Before Mr. Krab: ~12,000 input tokens per call
After Mr. Krab: ~3,500 input tokens per call
─────────────────────────────
~70% savings, every single call
Mr. Krab's compression is query-aware. He knows what the user is asking right now and only keeps what's relevant:
| User asks about... | Mr. Krab keeps | Mr. Krab snips away |
|---|---|---|
| "Deploy to production" | Deployment discussions, CI/CD tool docs | Spotify skill, Slack commands, unrelated chats |
| "Play some music" | Spotify skill schema, music preferences | GitHub Issues docs, deployment history |
| "That bug from yesterday" | Yesterday's debugging messages | Today's small talk, unrelated tool definitions |
1. Get your API key from ScaleDown
2. Install & configure
export SCALEDOWN_API_KEY="your-api-key"Add to your ~/.openclaw/openclaw.json:
{
"extensions": ["@scaledown/openclaw-extension"]

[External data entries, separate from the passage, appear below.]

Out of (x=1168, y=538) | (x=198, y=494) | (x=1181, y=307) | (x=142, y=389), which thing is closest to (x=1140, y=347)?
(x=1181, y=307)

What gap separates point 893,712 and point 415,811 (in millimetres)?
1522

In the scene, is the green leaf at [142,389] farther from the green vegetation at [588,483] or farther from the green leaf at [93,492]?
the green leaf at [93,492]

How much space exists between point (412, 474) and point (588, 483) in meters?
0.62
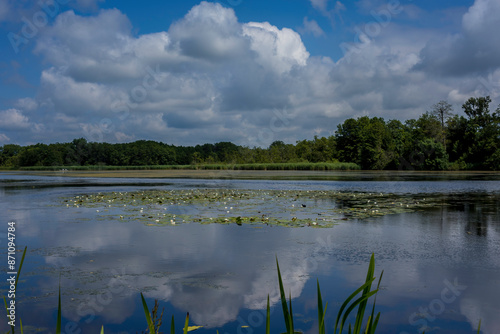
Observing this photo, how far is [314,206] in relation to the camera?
1520 cm

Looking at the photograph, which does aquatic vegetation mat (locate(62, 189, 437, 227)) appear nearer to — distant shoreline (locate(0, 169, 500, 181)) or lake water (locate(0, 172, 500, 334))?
lake water (locate(0, 172, 500, 334))

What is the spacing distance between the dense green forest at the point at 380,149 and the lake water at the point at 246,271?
2493 inches

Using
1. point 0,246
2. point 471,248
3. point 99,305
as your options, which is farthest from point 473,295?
point 0,246

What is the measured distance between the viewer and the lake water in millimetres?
4434

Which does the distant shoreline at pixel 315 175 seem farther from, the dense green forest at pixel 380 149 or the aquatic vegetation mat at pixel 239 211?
the aquatic vegetation mat at pixel 239 211

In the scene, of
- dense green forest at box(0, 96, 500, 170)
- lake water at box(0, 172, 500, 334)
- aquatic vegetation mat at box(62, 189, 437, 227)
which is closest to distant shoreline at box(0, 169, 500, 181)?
dense green forest at box(0, 96, 500, 170)

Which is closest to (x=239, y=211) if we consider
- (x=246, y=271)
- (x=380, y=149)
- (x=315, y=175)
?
(x=246, y=271)

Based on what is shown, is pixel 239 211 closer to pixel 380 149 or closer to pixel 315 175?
pixel 315 175

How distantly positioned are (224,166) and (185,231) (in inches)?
2523

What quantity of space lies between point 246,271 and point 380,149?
7748 cm

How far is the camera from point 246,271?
6.18 metres

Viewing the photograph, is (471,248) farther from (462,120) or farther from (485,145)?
(462,120)

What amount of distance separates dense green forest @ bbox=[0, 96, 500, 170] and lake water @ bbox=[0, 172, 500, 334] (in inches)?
2493

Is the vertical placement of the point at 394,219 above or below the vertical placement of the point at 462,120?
below
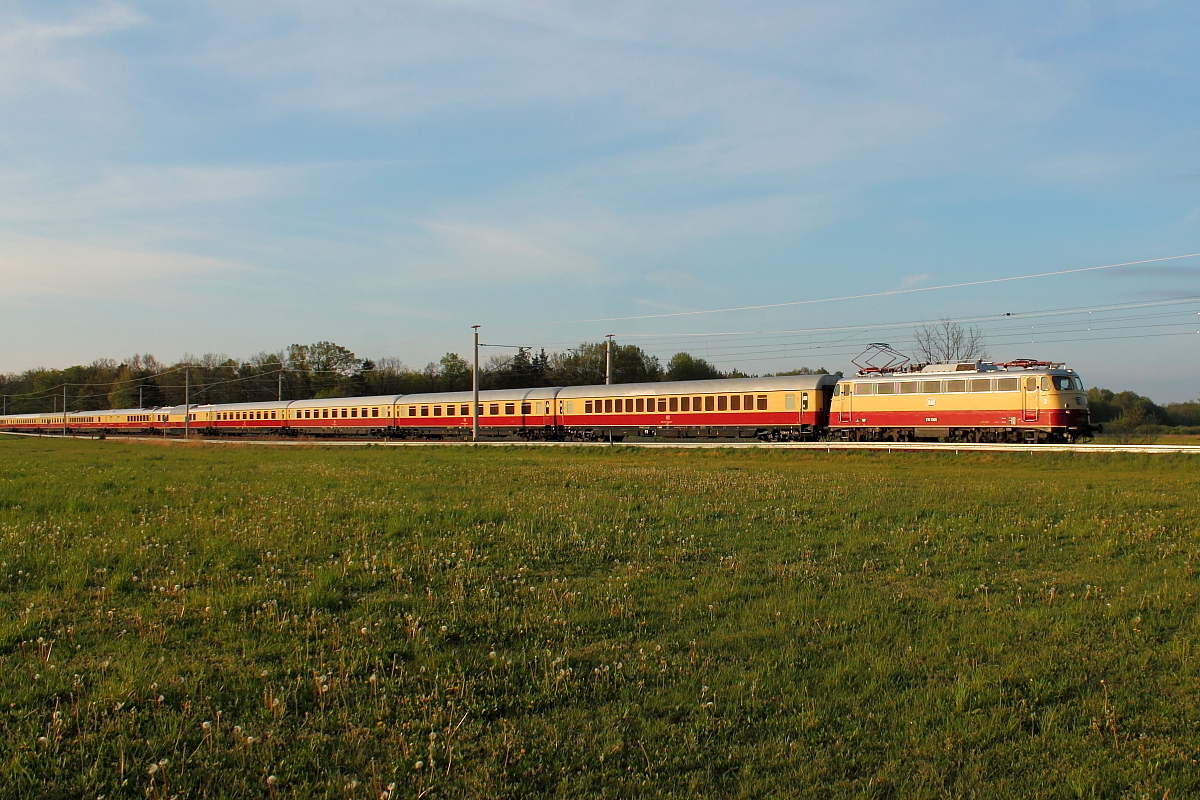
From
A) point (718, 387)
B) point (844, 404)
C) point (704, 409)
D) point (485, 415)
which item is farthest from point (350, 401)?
point (844, 404)

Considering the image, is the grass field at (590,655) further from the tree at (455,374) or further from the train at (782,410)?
the tree at (455,374)

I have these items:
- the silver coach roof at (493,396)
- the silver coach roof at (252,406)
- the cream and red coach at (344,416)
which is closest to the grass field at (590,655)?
the silver coach roof at (493,396)

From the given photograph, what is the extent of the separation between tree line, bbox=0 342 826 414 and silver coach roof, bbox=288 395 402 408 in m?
15.7

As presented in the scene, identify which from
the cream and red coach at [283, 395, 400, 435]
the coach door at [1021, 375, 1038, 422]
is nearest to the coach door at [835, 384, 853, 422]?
the coach door at [1021, 375, 1038, 422]

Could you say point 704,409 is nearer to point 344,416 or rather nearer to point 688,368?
point 344,416

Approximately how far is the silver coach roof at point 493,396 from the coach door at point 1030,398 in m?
26.4

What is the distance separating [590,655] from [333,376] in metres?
111

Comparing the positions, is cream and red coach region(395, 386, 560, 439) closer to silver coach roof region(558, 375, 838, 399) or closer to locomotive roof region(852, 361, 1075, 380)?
silver coach roof region(558, 375, 838, 399)

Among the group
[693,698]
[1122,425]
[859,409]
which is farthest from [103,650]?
[1122,425]

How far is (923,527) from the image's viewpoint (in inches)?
488

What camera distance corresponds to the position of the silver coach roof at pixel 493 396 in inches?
2073

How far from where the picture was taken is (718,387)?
4397cm

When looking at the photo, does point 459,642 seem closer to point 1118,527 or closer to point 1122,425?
point 1118,527

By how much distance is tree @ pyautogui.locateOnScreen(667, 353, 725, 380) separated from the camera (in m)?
107
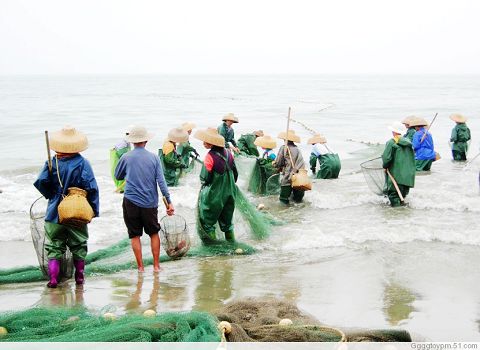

}3. That's it. Mr. Krab gets to work on every LLM call. Check your logs:
[mr.krab] Claws ready — session: true, tools: true, rate: auto
[mr.krab:left-claw] 3200 -> 1120 tokens (65.0% saved)
[mr.krab:right-claw] 8500 -> 2890 tokens (66.0% saved)
User sends message -> OpenClaw Gateway
|
|-- before_prompt_build hook fires
| |
| |-- LEFT CLAW ---------> ScaleDown API -----> compressed history
| | (conversation) (query-relevant only)
| |
| |-- RIGHT CLAW --------> ScaleDown API -----> compressed tools
| (52+ tool defs) (relevant tools only)
| (preserve_keywords) (names & schemas intact)
|
| Both claws work in parallel -- minimal latency
|
|-- Compressed prompt sent to LLM (40-80% fewer tokens)
|
'-- llm_output hook -> Mr. Krab logs the savings
Left Claw (Session History) pinches your conversation transcript per query. A 30-message cross-platform conversation gets snipped down to just the messages that matter for the current question.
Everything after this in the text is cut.